Skip to main content
The EDP Aggregator is a component that helps Event Data Providers (EDPs) manage and aggregate event data for cross-media measurements. It provides services for synchronizing event metadata, managing data availability, and coordinating requisition fulfillment.

Purpose

The EDP Aggregator serves as a middleware layer between:
  • EDPs: Organizations with event-level user data (publishers, advertisers, platforms)
  • Kingdom: Central orchestration system managing measurements
  • Duchies: Computational nodes that process encrypted event data

Event Group Sync

Synchronize event group metadata with Kingdom

Data Availability

Track which event data is available for measurements

Requisition Processing

Coordinate fulfilling data requisitions from Duchies

Encrypted Storage

Manage encrypted event data storage

Architecture

The EDP Aggregator is deployed as multiple cooperating services:
┌──────────────────────────────────────────────────┐
│                   Kingdom                            │
│           (Public API & System API)                 │
└─────────────────────┬────────────────────────────┘


    ┌──────────────────────────────────────────────────┐
    │              EDP Aggregator                      │
    │                                                  │
    │  ┌────────────────────────────────────────┐  │
    │  │      System API Server                   │  │
    │  │  (Exposed to Kingdom & Duchies)       │  │
    │  └─────────────────┬────────────────────────┘  │
    │                   │                             │
    │                   ▼                             │
    │  ┌────────────────────────────────────────┐  │
    │  │     Internal API Server                 │  │
    │  │   (Internal data operations)           │  │
    │  └─────────────────┬───────────────────────┘  │
    │                   │                             │
    │                   ▼                             │
    │            ┌─────────────────┐                │
    │            │ Cloud Spanner   │                │
    │            │ (Database)      │                │
    │            └─────────────────┘                │
    │                                                  │
    │  ┌────────────────────────────────────────┐  │
    │  │      Background Functions                │  │
    │  │  - Event Group Sync                    │  │
    │  │  - Data Availability Sync/Cleanup      │  │
    │  │  - Requisition Fetcher                 │  │
    │  └────────────────────────────────────────┘  │
    └──────────────────────────────────────────────────┘


            ┌───────────────────┐
            │ Encrypted Event  │
            │ Data Storage     │
            └───────────────────┘

Core Services

Internal API Server

Image: edp-aggregator/internal-api
Service Name: edp-aggregator-internal-api-server
Port: 8443 (gRPC), 8080 (health)

= Data entries =
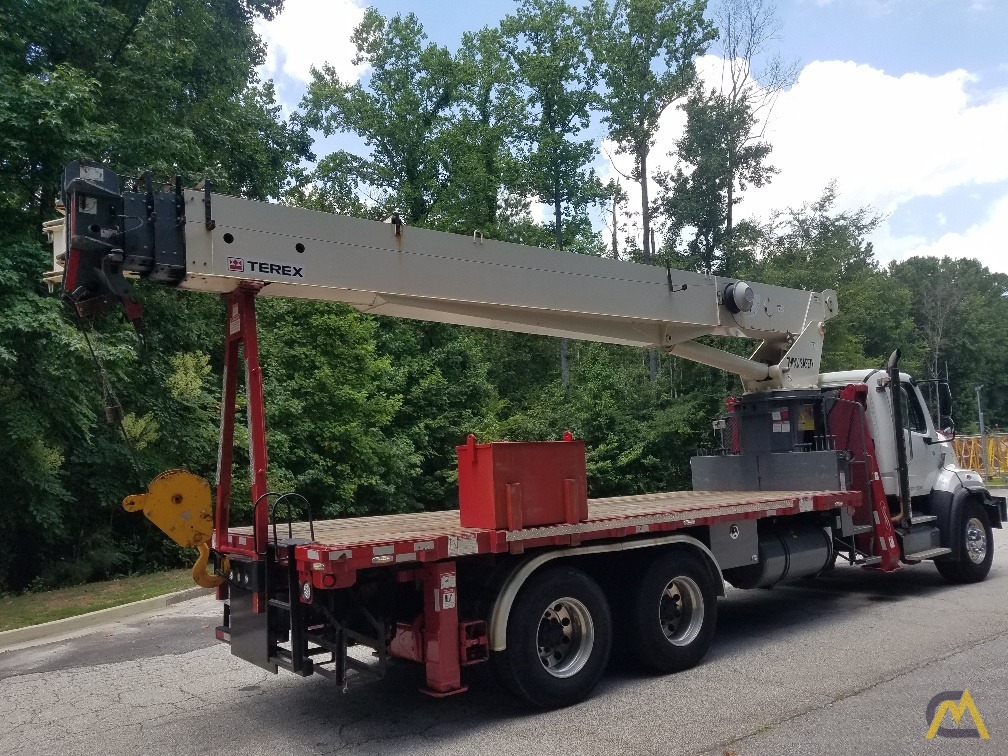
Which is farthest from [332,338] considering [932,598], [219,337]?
[932,598]

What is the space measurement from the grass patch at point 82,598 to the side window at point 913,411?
374 inches

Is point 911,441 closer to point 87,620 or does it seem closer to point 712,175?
point 87,620

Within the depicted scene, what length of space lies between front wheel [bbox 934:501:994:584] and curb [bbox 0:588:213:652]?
34.2ft

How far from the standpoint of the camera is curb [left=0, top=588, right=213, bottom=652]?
33.0 ft

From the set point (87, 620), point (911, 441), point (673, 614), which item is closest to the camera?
point (673, 614)

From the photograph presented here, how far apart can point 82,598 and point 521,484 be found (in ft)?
32.1

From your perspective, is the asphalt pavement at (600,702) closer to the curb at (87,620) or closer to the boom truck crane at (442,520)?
the boom truck crane at (442,520)

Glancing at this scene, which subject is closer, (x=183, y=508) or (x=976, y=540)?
(x=183, y=508)

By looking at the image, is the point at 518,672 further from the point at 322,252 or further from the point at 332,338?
the point at 332,338

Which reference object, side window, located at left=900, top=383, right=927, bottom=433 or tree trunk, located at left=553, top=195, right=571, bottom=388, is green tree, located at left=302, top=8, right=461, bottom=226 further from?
side window, located at left=900, top=383, right=927, bottom=433

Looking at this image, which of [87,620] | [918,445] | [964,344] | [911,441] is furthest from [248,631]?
[964,344]

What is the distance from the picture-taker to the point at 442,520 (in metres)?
7.39

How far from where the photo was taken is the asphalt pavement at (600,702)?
5.35 metres

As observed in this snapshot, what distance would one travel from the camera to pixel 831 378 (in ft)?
34.5
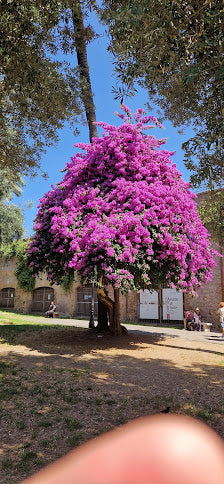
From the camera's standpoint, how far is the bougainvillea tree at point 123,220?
328 inches

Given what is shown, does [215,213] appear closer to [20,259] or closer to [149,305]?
[149,305]

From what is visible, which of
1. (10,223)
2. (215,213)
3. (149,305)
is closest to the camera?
(215,213)

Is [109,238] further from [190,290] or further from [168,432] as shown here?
[168,432]

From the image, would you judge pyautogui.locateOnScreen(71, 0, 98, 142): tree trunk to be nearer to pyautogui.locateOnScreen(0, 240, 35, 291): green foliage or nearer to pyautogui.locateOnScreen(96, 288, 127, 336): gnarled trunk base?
pyautogui.locateOnScreen(96, 288, 127, 336): gnarled trunk base

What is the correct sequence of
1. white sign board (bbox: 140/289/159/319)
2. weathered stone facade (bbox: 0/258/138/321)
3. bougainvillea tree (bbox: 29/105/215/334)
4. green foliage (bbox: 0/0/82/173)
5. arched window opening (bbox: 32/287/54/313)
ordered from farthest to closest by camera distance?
arched window opening (bbox: 32/287/54/313) < weathered stone facade (bbox: 0/258/138/321) < white sign board (bbox: 140/289/159/319) < bougainvillea tree (bbox: 29/105/215/334) < green foliage (bbox: 0/0/82/173)

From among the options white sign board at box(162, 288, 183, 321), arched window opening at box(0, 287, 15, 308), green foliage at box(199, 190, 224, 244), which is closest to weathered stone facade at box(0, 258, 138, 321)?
arched window opening at box(0, 287, 15, 308)

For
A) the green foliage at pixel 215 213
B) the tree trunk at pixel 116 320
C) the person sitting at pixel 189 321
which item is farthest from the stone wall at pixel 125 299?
the green foliage at pixel 215 213

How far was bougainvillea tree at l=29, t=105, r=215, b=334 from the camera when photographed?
8.34 m

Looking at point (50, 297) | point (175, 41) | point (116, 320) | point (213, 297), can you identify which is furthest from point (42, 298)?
point (175, 41)

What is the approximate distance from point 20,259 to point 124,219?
22851mm

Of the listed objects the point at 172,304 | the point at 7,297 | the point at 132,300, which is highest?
the point at 7,297

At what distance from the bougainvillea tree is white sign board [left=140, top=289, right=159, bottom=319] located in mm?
9542

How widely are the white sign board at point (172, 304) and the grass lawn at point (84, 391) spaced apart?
30.8 ft

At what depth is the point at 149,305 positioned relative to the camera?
20828 mm
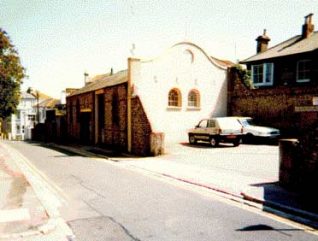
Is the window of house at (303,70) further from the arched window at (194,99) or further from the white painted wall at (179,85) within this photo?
the arched window at (194,99)

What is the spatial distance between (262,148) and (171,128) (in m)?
6.61

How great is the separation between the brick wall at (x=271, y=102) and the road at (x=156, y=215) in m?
13.1

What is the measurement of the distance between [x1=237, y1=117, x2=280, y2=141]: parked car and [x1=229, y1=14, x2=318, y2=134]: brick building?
1.23 meters

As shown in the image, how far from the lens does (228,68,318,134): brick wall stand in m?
20.4

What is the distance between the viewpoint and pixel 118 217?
7.29 meters

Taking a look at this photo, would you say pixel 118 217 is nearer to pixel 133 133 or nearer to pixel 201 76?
pixel 133 133

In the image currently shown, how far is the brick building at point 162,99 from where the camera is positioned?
65.8ft

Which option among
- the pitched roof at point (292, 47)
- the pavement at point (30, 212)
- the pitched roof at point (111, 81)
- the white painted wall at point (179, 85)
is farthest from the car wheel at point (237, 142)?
the pavement at point (30, 212)

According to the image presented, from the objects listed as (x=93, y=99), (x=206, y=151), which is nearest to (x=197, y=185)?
(x=206, y=151)

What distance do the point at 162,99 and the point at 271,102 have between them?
25.3ft

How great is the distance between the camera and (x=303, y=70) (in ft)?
81.8

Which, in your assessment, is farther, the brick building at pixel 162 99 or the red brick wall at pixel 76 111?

= ACTIONS TO TAKE =
1: From the EDP Aggregator page, write out the passage starting at "Skip to main" and ending at "(publishers, advertisers, platforms)".
2: Restate the paragraph of the EDP Aggregator page that begins "The EDP Aggregator is a component" as a short bulleted list, keeping its main facts.
3: Extend the EDP Aggregator page, picking up after its final line.

= WRITTEN ANSWERS =
1:
Skip to main content
The EDP Aggregator is a component that helps Event Data Providers (EDPs) manage and aggregate event data for cross-media measurements. It provides services for synchronizing event metadata, managing data availability, and coordinating requisition fulfillment.

Purpose

The EDP Aggregator serves as a middleware layer between:
  • EDPs: Organizations with event-level user data (publishers, advertisers, platforms)

2:
- The EDP Aggregator is a component that helps Event Data Providers (EDPs) manage and aggregate event data for cross-media measurements.
- It synchronizes event metadata.
- It manages data availability.
- It coordinates requisition fulfillment.

3:
Purpose

Provides internal gRPC services for managing EDP Aggregator state in Spanner:
  • Impression Metadata: Track encrypted event impressions
  • Requisition Metadata: Manage data requisition fulfillment
  • Event Group Data: Store event group configuration and status
  • Data Availability: Track which data is available for measurements

Implementation

Located in src/main/kotlin/org/wfanet/measurement/edpaggregator/:
Services for internal data management:
  • ImpressionMetadataService: Manage impression data
  • RequisitionMetadataService: Track requisition fulfillment
  • Database schema management and migrations

Spanner Integration

Implemented in deploy/gcloud/spanner/:
// Spanner-backed services
SpannerImpressionMetadataService
SpannerRequisitionMetadataService

Configuration

--tls-cert-file=/etc/[app]/edp-aggregator/tls/tls.crt
--tls-key-file=/etc/[app]/edp-aggregator/tls/tls.key
--cert-collection-file=/etc/[app]/edp-aggregator/config/trusted_certs.pem
--debug-verbose-grpc-server-logging=[true|false]
Plus Spanner configuration flags.

Schema Management

The Internal API Server deployment includes an init container: Init Container: update-edp-aggregator-schema Automatically runs database schema migrations before the server starts.

System API Server

Image: edp-aggregator/system-api
Service Name: edp-aggregator-system-api-server
Port: 8443 (gRPC), 8080 (health)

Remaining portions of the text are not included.